## Challenges
A. In the discussion of the film's dragons and princesses, what kind of dragon guards the Morning Princess?
B. Pick up the discussion of the film's dragons and princesses after its last sentence and continue it.

## Selected extract
--- BEGIN ---

You know, we have our night princess, we have our
morning princess, and we have our day in summer princess um.

(45:40):
And then the dragons themselves have sort of different themes
going on. We'll we'll discuss here. But the first princess
that he attempts to say, and he meets her before
he encounters the dragon, is this night princess, who is
certainly the most seductive of the three, like very very
sensual depiction. Um. She has often picked a topless or

(46:01):
and or nude or nearly nude um. And she's also
has kind of a sneakiness to her, a kind of
selfishness to her. Yeah, she seems tricky in a way
that the other two princesses are not. And then the
dragon that is guarding her, that has kidnapped her, that
that is protecting her, and that that the tree Shaker

(46:23):
must defeat is the three headed dragon, which uh again,
Buddha side any any like vision in your head of
what this dragon should look like, because what we're talking
about here is kind of this rock and jewel eating monolith,
this kind of golem with three heads and prominent testicles
dangling uh between its legs. It's like a stone broute

(46:47):
with vaguely Mesoamerican design elements. In the way it's depicted,
it seems to represent kind of like mining and consumption
of natural resources. Like it's very hungry. It just wants
to eat a bunch of gems and rock. Yes, there
is a There was some interview I came across where
Yank Fitch described the idea he had for the three

(47:08):
different dragons, in that the three dragons sort of represented
the darker elements of human industry in three different stages.
So the first dragon, the three headed dragon is is
somehow like mining and uh and the dark parts of
human industry going back to the Stone Age. And then
the next dragon we're going to talk about is more

(47:30):
the present, and then the third dragon is the future. Yes,
so obviously he's going to defeat all these dragons. So
then we don't really have to describe the battles all
that much. I guess we can a little bit as
as it comes up, but basically, you know what's gonna happen.
They're gonna wrestle. Tree Shaker is going to win, and
then he's gonna move on to the next saving the
next princess defeating the next dragon. The next princess is

(47:54):
the Morning Princess, and she's she's good mannered, she's she's
not like her her sneaky sister, but she also seems
very anxious. Um and the dragon that is guarding her
is this seven headed dragon. And and this guy is
just a tank like juggernaut of just cannons and warfare.
He is like a battle ship but with treads. A

(48:16):
tank a land battleship. Yeah, and it's you know, watching
this this film, it's it's enough of a of a headshaker.
When you encounter that first dragon, it's like, oh, there's
nothing like a dragon. This is not what I expected.
But it's a marvelous and it's it's so inventive and creative.
And then the yeah, the the dragon. The next dragon
to come along, the seven Headed Dragon, is just a
completely different beast. But I think the third dragon is

(48:38):
maybe even the most interesting of the three. I don't
know about visually because they all look beautiful, but it's
the most conceptually interesting because it doesn't even have the
form of something you you normally think of as able
to attack you. So the first has like legs and arms.

--- END ---

## Supplied entries
--- BEGIN ---

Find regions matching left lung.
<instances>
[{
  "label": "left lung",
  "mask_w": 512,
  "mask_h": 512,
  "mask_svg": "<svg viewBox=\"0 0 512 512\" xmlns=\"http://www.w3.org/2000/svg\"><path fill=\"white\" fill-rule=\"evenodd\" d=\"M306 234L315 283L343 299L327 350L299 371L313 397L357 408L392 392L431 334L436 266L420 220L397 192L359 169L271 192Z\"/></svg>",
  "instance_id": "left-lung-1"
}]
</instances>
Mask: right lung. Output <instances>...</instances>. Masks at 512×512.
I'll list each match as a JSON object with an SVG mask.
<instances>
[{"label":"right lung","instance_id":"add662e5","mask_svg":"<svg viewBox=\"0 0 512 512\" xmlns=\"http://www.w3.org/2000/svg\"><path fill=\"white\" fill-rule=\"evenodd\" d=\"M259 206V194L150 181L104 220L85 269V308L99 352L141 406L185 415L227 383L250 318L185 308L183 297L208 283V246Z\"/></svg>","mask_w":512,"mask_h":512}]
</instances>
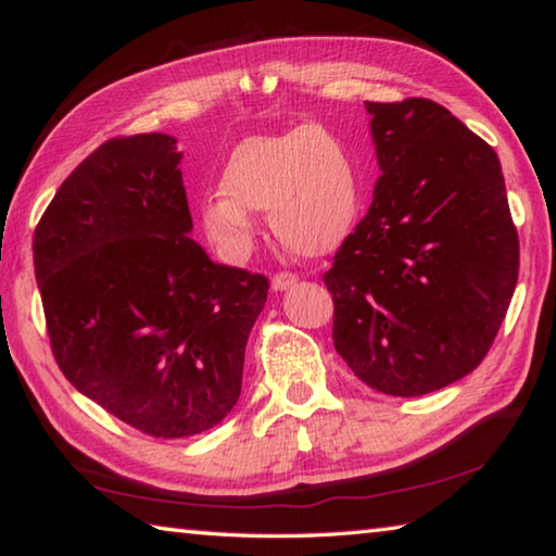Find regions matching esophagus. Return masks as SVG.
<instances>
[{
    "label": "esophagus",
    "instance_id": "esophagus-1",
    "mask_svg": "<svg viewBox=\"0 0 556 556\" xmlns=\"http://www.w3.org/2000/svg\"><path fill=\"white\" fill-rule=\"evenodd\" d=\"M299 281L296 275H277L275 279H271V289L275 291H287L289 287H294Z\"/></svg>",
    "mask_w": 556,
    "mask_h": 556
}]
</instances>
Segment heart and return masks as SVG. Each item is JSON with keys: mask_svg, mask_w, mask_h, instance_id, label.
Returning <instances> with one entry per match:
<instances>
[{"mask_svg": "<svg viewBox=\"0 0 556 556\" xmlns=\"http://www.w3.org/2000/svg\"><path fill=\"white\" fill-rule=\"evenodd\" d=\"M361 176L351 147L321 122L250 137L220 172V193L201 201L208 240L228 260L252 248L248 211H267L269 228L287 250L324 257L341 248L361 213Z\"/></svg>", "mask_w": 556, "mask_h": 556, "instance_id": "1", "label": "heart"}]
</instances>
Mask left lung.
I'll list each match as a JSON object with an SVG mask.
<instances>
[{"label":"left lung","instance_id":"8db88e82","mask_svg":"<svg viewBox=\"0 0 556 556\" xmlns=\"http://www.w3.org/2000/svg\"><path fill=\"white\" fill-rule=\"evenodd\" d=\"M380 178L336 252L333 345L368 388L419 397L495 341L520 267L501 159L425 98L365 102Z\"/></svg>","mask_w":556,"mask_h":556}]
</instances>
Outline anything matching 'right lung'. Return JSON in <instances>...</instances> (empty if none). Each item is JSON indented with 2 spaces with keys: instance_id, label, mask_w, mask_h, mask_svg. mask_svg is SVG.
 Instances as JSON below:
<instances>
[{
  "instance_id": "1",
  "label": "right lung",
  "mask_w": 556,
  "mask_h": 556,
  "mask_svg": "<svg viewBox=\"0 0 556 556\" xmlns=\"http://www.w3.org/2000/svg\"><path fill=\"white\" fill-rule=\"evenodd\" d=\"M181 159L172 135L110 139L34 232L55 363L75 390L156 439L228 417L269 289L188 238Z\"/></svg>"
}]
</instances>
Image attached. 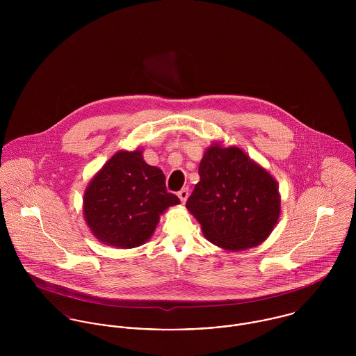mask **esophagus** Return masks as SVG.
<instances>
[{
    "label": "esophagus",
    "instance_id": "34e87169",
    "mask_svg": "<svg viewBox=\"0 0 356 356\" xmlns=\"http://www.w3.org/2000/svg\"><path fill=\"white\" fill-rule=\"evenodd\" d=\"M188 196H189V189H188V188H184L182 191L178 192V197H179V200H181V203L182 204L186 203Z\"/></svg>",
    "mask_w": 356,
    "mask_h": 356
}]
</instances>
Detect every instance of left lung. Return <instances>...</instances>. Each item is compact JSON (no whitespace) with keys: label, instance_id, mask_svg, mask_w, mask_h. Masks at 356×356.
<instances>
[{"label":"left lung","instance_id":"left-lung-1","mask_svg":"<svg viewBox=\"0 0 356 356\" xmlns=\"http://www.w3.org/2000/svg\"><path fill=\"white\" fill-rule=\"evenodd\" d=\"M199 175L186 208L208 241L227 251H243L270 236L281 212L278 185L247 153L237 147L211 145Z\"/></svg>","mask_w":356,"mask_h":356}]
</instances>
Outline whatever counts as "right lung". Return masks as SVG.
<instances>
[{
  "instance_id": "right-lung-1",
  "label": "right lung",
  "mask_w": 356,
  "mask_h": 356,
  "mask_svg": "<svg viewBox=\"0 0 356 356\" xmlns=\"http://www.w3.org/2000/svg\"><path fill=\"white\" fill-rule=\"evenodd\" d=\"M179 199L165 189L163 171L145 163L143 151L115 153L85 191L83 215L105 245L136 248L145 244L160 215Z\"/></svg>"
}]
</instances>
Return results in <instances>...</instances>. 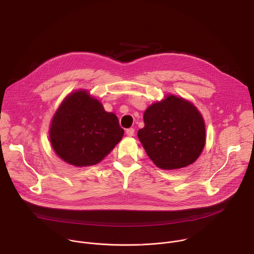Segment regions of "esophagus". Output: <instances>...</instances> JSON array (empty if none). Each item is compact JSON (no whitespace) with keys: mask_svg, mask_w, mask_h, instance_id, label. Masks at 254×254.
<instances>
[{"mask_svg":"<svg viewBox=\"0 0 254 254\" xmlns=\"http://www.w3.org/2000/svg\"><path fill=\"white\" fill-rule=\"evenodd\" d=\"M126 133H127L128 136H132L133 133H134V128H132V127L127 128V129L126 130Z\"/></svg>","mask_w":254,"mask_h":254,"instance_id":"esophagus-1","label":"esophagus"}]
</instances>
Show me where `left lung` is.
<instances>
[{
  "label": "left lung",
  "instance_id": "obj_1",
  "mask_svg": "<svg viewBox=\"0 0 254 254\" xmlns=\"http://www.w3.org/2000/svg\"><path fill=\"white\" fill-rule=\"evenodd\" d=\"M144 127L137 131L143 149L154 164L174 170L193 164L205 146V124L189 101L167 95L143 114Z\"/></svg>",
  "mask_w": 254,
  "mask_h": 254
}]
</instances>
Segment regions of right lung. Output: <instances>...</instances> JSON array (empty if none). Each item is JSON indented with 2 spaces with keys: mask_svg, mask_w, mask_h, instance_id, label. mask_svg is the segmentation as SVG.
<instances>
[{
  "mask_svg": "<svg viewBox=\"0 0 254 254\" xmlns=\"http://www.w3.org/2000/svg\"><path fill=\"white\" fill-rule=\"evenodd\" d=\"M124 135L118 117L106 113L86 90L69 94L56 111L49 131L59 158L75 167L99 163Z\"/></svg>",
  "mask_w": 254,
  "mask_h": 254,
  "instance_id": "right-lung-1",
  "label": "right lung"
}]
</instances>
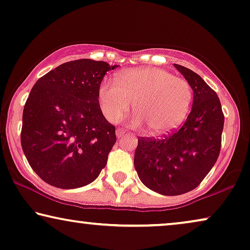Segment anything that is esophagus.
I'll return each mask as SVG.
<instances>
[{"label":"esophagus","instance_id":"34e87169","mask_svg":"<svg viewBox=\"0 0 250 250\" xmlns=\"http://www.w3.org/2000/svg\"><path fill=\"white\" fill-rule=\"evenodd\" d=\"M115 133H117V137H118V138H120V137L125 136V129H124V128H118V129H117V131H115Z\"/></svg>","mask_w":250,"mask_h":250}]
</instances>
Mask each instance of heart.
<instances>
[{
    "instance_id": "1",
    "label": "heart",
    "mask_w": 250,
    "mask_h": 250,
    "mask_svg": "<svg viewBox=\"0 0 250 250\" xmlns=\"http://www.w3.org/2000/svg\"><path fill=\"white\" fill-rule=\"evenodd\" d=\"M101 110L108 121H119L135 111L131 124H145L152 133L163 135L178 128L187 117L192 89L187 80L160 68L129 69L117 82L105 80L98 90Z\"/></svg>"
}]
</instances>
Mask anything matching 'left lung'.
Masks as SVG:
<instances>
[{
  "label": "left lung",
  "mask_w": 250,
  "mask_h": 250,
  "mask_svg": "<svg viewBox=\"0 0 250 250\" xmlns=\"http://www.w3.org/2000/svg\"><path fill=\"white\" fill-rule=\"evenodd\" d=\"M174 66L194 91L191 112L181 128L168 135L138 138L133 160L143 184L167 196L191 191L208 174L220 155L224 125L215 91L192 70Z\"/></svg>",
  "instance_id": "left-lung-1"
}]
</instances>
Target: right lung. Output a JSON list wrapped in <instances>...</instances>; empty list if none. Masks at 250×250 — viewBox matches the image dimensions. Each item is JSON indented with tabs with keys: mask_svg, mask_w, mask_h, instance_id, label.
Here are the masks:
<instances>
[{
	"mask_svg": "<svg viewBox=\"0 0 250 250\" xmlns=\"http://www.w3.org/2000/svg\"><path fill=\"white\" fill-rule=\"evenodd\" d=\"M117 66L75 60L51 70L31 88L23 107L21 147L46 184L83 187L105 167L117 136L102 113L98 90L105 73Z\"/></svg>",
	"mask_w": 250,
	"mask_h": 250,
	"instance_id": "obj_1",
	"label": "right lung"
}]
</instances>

--- END ---
--- BEGIN ---

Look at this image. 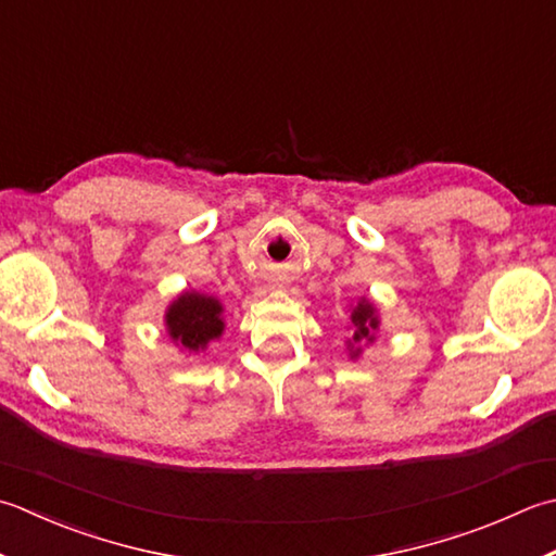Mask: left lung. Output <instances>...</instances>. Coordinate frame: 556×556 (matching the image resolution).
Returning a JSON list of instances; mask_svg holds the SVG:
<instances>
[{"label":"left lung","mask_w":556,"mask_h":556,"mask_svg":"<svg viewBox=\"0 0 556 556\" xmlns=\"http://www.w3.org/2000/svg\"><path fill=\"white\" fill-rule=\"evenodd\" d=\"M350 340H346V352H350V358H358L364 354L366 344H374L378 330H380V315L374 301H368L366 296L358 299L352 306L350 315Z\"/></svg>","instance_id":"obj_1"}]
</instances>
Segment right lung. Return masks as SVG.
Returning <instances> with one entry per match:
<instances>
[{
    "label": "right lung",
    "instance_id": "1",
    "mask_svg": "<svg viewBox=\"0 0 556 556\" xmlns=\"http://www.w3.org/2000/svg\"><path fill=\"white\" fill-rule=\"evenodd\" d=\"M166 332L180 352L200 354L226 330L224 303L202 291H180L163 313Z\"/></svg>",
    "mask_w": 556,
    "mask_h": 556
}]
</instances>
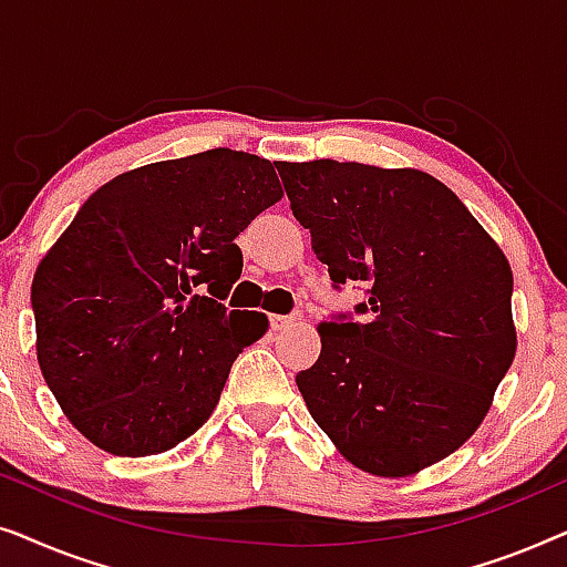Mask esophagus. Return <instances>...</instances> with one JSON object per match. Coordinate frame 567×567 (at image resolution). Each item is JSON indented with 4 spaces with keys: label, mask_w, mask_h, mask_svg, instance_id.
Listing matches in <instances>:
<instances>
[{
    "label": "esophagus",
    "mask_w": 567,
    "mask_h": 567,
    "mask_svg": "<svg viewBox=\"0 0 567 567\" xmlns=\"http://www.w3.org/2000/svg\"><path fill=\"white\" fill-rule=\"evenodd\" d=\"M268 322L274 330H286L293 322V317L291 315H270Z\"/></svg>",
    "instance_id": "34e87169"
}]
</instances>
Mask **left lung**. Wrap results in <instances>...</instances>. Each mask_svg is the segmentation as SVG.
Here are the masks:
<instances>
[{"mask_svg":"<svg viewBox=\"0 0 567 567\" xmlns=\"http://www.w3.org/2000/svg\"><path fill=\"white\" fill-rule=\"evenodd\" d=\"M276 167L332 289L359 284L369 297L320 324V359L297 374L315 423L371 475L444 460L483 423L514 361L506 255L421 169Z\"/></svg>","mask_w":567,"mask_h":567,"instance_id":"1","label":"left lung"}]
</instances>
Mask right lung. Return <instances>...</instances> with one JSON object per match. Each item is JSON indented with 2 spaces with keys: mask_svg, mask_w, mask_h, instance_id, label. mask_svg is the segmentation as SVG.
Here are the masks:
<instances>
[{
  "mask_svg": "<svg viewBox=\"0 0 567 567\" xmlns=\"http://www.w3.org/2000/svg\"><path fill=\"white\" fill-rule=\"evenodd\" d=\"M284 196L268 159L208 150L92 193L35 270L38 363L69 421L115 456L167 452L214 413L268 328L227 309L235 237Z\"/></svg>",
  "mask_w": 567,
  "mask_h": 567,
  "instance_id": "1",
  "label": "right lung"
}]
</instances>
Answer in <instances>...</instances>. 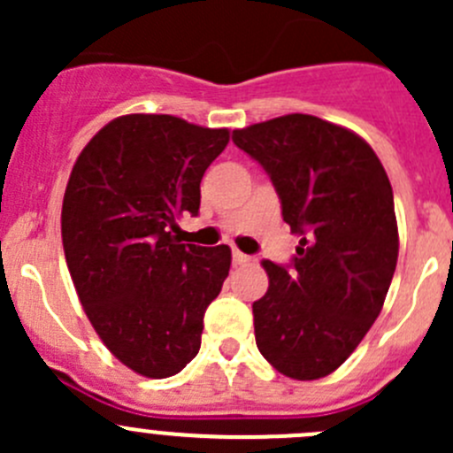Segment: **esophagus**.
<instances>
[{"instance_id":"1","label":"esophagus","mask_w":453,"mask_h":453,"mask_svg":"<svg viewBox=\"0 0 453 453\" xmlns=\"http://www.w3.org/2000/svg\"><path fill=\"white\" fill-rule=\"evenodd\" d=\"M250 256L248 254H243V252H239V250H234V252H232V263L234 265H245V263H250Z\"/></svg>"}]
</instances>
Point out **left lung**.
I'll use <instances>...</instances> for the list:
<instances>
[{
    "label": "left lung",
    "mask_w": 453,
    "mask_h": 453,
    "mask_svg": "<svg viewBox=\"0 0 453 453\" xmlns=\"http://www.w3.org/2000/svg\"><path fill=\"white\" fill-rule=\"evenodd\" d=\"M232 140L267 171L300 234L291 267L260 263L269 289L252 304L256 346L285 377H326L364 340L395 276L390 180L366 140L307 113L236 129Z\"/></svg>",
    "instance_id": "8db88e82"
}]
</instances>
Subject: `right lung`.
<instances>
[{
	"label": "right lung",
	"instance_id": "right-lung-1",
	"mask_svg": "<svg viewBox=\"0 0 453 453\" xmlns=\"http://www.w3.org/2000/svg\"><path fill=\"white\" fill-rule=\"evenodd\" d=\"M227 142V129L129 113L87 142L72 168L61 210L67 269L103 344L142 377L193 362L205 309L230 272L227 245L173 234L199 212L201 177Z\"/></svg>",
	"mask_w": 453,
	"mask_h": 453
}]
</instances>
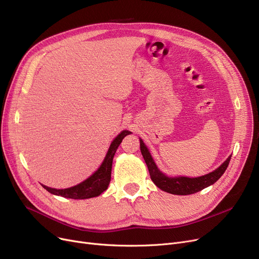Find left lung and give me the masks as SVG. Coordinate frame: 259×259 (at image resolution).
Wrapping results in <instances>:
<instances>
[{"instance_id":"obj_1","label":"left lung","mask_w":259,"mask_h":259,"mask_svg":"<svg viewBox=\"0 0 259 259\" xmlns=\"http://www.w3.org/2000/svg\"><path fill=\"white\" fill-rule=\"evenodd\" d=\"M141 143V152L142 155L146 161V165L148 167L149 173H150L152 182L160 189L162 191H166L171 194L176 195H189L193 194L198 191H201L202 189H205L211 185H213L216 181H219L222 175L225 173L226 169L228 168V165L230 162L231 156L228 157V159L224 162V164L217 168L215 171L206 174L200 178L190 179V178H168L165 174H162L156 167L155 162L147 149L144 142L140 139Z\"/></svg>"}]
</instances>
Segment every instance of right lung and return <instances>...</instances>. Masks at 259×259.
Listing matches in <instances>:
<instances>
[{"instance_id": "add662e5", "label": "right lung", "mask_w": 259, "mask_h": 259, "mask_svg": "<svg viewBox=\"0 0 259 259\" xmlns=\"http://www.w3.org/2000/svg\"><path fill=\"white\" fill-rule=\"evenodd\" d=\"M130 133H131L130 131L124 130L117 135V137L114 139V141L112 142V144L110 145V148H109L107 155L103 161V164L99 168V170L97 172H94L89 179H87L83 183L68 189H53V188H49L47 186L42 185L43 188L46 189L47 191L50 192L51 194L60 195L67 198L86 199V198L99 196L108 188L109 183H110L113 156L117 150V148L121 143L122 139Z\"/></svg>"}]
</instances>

--- END ---

## The replies
A. A seven-headed dragon guards her.

B.
It's like a three headed monster, but made of stone.
The second one is at least to vehicle. It's a

(49:01):
you know, an armored vehicle attacking you with guns and
rolling ahead on treads. The third dragon, known as the
twelve Headed Dragon, is a city. It's like a city
skyline made out of skyscrapers. Yeah, and there's this wonderful
when it's shifting forms, because again, everything in this this
film kind of shifts forms and is constantly transforming and pulsating.

(49:22):
It has this pixelized quality to it, which feels like, yeah,
it's it's it's it's the it's modernity in the future.
It is not only the idea of the city, but
it's also uh like digital technology, you know, it's it's pixelization. Yeah.
At some point, the lights in the skyscrapers that formed
the heads of the dragon starts sort of like beeping

(49:45):
in patterns that look more like when you watch sci
fi movies from the mid twentieth century you'll see like
button panels where all the buttons are lighting up in
different ways. I think it was trying to evoke that. Yeah. So,
so each dragon more underous than the last um and
I guess to a certain extent, the princesses as well. Uh,

(50:06):
because the third princess is the summertime Princess, and she's
clearly the one. Like the second that tree Shaker sees her,
there's this marvelous scene where they clearly fall in love
with this. It's like their eyeballs have each other's heads
in them and it's marvelous and hypnotic. Yeah, totally, She's depicted.
I think as Um as like a brave and true

(50:27):
like she she actually helps Tree Shaker defeat the dragon,
like she helps him swing his sword. Yeah, whereas the
first one is kind of conniving and kind of like, well,
I guess i'll let you, I'll help you, or you know,
if we'll see what happens. The second one is too anxious,
and this one is actually brave and will help. But
in any case, yeah, each each of these challenges Tree
Shaker is up for. He's gonna bury each of them

(50:48):
up to their neck in the in the in the
dirt via wrestling, and then he's going to cut their
many heads off with his magical sword. Oh and then
one thing I love about it is this is true
of a lot of great old myths. It doesn't end
with the battle with the like the last Boss, you know,
the last Enemy. There's an epilogue where you've got to
find a way to return to the mundane world to

(51:08):
get out of the underworld. And he does this by
by conferring with a griffin who needs him to get
some stuff before you take him to the up world.
And I think it was twelve oxen and twelve barrels
of wine. Yes, yeah, that was the bribe and he
has to constantly feed the Griffin these things as they
ascend out of the underworld, and towards the end, I

(51:31):
believe he accidentally eats one of tree Shaker's legs and
he's like, oh, if I knew you tasted so good,
I was just eating you outright, but uh, and instead,
I'm going to repair your leg and then he does so.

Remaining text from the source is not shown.